In 1995 my new orthodontist was adamant that the science and predictability of maxillary surgery was still a long way off. The SARME (surgically assisted rapid maxillary expansion) operation was just getting a foothold in the United States, Professor Maurice Mommaerts in Belgium was still 5 years away from developing his bone-borne palatal expansion device, jaw distraction technology was just starting (and badly), routine jaw correction surgery was just beginning a radical renaissance via Bill Arnett in the United States, and custom titanium plates for midfacial surgery wouldn’t be developed in France for another 20 years.

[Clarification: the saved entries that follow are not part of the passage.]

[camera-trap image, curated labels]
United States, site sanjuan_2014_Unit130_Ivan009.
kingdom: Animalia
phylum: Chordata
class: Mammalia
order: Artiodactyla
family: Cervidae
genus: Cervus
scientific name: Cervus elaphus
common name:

My new orthodontist was convinced he could “grow” my small maxilla with a slower treatment cycle and edgewise brackets. I decided to believe him, and I endured another 2 years of orthodontic appliances, which didn’t manage to grow anything of course. Silly me. I still had a flat midface, a too-big mandible, and a weird smile. And I snored. But I did have straight front teeth in a barely normal positive overbite.

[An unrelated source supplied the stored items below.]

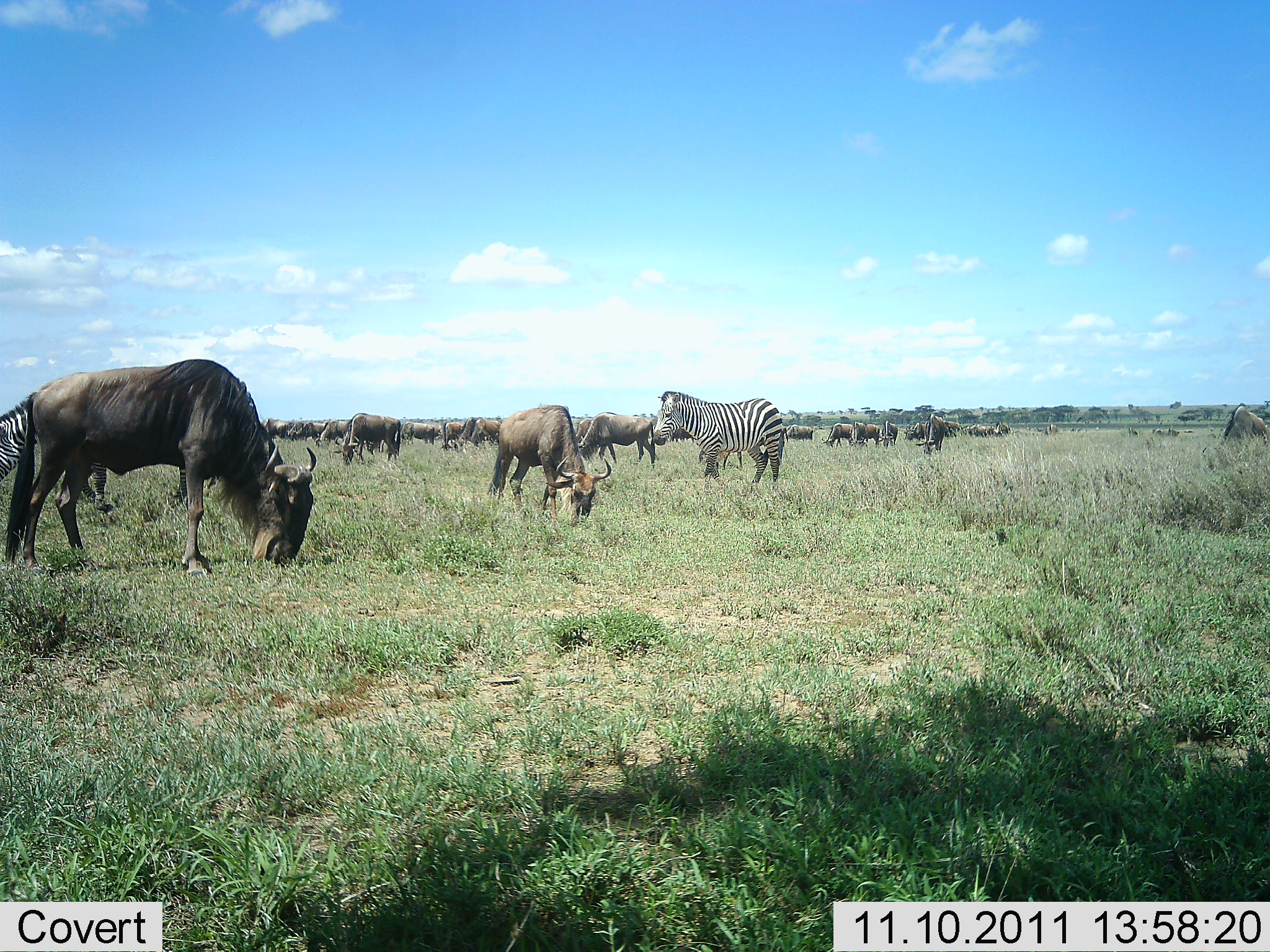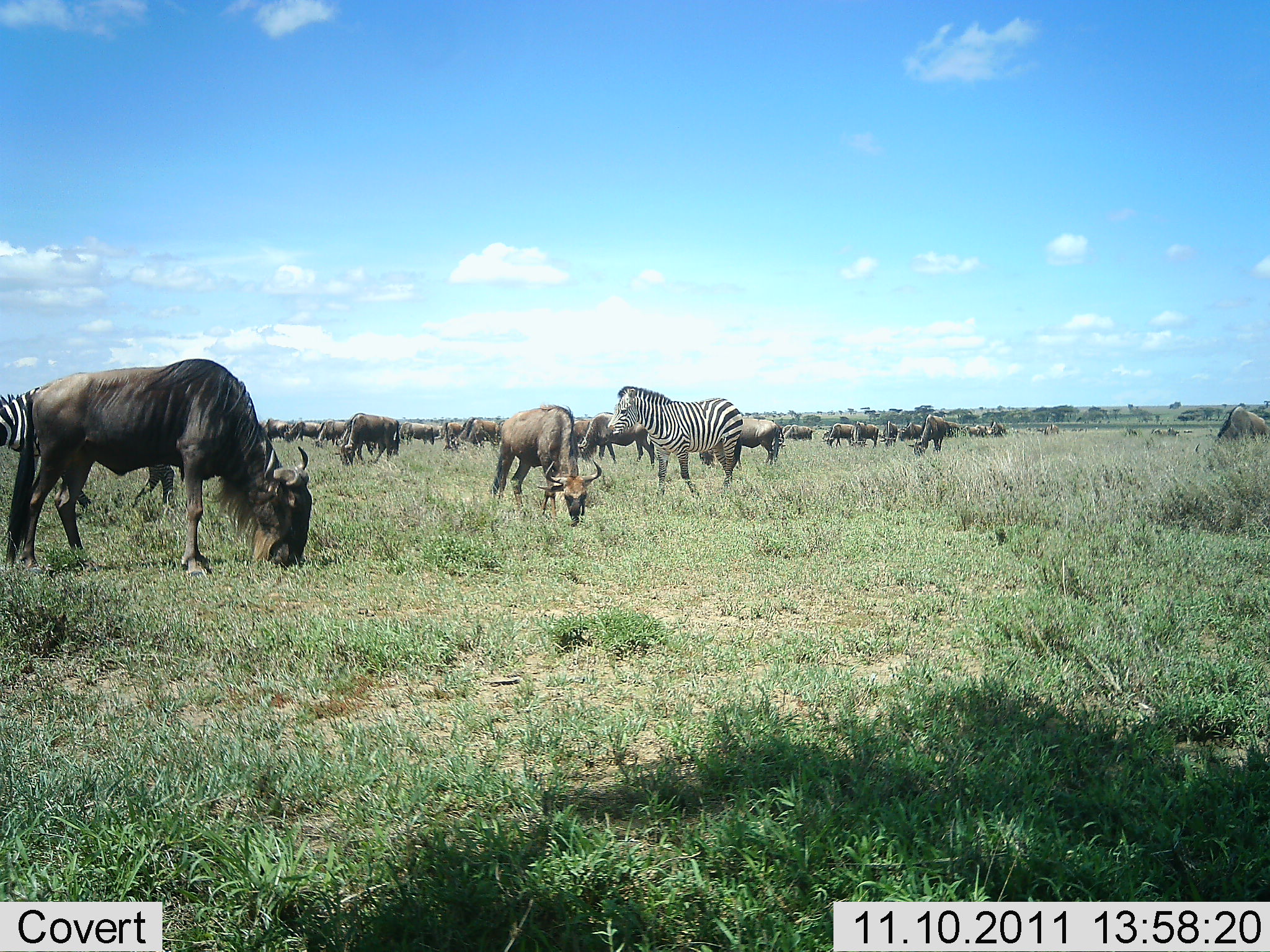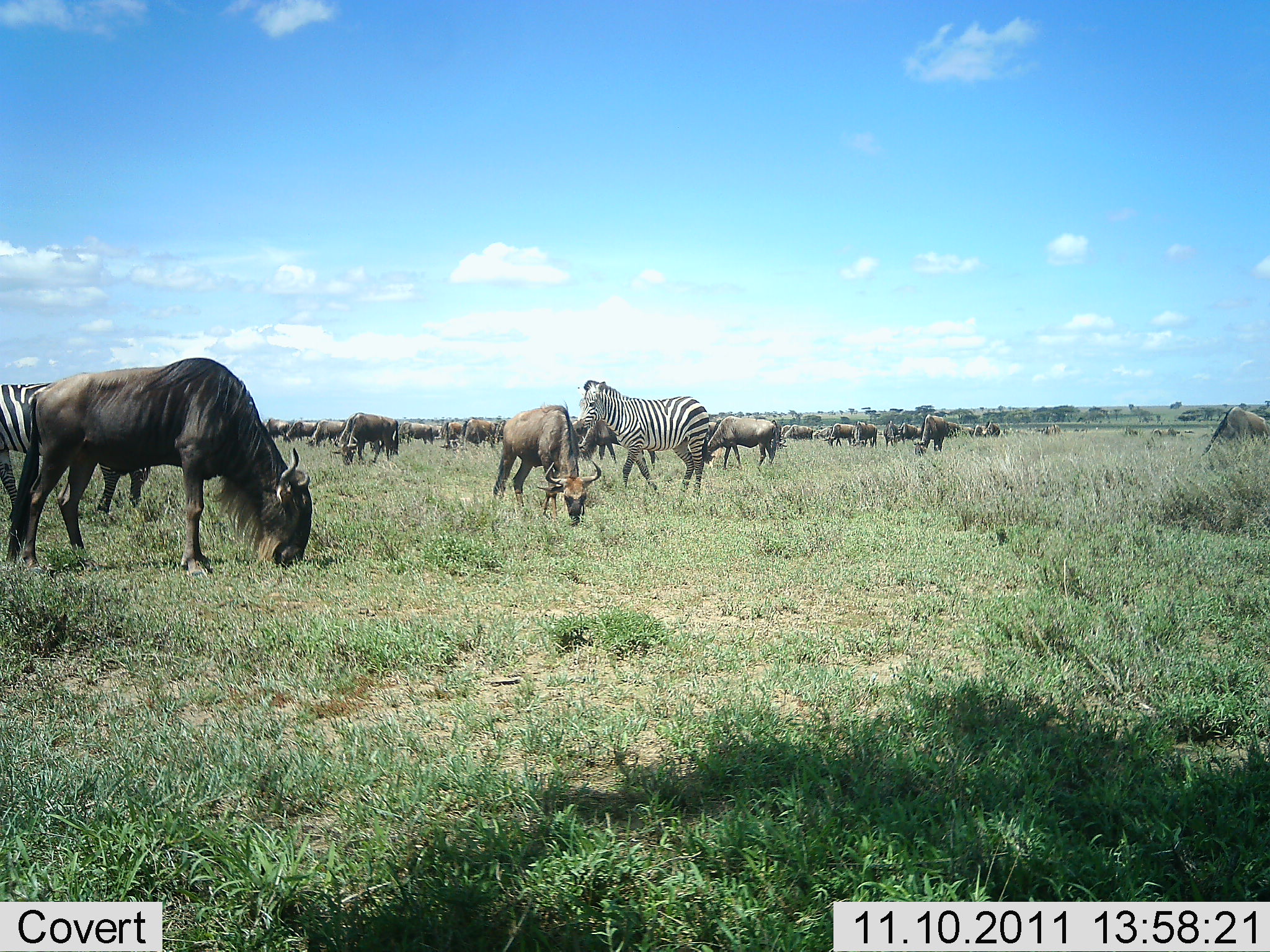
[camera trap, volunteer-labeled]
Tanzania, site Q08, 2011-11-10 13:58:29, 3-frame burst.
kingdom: Animalia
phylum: Chordata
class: Mammalia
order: Artiodactyla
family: Bovidae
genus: Connochaetes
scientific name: Connochaetes taurinus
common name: blue wildebeest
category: wildebeest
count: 11-50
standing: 31%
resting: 0%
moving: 25%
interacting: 0%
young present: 0%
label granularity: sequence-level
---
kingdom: Animalia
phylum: Chordata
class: Mammalia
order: Perissodactyla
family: Equidae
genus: Equus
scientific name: Equus quagga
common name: plains zebra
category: zebra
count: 2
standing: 27%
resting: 0%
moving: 73%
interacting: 0%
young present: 0%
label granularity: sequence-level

SELF-REFLECTION AND FRUSTRATION

What this repeat orthodontic experience did for me was point out that I could not explain my own face to myself. I could not form a rational argument with an orthodontist. I could not see how all of my component layers and the interrelated parts fitted together three dimensionally. I could not see how my teeth sat in my dental bone, or how the dental bone sat in my jawbones, or how my jawbones sat in my face. I could hardly dissect myself. I could not see where my symmetry or proportionality or bite issues began or ended. And if I couldn’t see them or simply describe them, how could I direct myself to seek the treatment that I needed or understand or critically examine the orthodontic advice I was receiving? And how could I seek to describe anyone’s bite or jaw problems or aim to surgically treat what was evidentially a complex interrelational set of anatomical issues involving many medical and dental and cosmetic themes?

In the 1980s and 1990s there was very little known about how anyone could dynamically see inside a person. There were radiographs of course, but these produced flat 2D views. What I wanted to know was how to construct a whole face, how teeth sat three dimensionally in the pattern of the midface, and how that related to all the structures inside it and outside of it.